Provided data ::
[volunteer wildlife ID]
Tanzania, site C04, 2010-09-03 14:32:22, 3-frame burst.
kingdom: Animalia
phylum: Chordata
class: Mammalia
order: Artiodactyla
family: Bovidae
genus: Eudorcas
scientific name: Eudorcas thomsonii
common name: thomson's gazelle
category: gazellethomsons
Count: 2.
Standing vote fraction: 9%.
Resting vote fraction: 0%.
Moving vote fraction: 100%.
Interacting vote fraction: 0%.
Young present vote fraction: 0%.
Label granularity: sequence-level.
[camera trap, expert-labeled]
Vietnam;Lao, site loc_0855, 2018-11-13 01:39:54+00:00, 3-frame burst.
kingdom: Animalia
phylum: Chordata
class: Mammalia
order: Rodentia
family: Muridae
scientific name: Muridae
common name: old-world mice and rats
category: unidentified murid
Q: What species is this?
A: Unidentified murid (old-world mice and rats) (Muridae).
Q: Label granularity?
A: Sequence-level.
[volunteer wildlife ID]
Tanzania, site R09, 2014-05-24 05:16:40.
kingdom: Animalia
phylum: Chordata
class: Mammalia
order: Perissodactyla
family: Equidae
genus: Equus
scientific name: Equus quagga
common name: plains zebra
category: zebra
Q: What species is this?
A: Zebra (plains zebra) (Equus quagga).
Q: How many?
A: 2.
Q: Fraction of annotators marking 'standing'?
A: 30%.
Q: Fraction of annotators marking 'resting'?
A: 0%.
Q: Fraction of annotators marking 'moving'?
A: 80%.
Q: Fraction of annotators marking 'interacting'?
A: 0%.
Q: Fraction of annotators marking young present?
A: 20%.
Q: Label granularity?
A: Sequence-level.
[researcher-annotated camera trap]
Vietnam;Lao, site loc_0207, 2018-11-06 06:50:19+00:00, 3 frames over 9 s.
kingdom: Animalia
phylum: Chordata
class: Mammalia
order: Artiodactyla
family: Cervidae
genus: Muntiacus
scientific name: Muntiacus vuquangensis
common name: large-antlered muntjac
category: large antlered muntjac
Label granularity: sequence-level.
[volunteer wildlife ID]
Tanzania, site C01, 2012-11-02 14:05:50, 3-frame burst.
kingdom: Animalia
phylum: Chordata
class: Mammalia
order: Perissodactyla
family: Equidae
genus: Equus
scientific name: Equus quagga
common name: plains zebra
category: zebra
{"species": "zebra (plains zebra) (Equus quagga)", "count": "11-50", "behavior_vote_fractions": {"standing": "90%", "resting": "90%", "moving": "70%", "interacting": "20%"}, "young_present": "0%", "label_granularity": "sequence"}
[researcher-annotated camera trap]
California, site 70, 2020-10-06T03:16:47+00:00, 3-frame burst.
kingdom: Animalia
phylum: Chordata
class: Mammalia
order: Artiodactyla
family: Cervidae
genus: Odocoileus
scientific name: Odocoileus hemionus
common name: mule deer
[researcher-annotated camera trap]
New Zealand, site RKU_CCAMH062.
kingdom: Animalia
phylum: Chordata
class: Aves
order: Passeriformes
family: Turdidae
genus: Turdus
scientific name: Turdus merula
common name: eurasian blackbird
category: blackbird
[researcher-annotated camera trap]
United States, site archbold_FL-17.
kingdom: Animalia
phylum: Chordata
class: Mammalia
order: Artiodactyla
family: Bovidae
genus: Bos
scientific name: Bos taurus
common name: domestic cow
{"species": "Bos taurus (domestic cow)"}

Work order ::
In the listing above, locate the line with "category: gazellethomsons" and the line with "[camera trap, expert-labeled]", then extract exactly those lines and every line between them, and nothing more.

Solution to the exercise ::
category: gazellethomsons
Count: 2.
Standing vote fraction: 9%.
Resting vote fraction: 0%.
Moving vote fraction: 100%.
Interacting vote fraction: 0%.
Young present vote fraction: 0%.
Label granularity: sequence-level.
[camera trap, expert-labeled]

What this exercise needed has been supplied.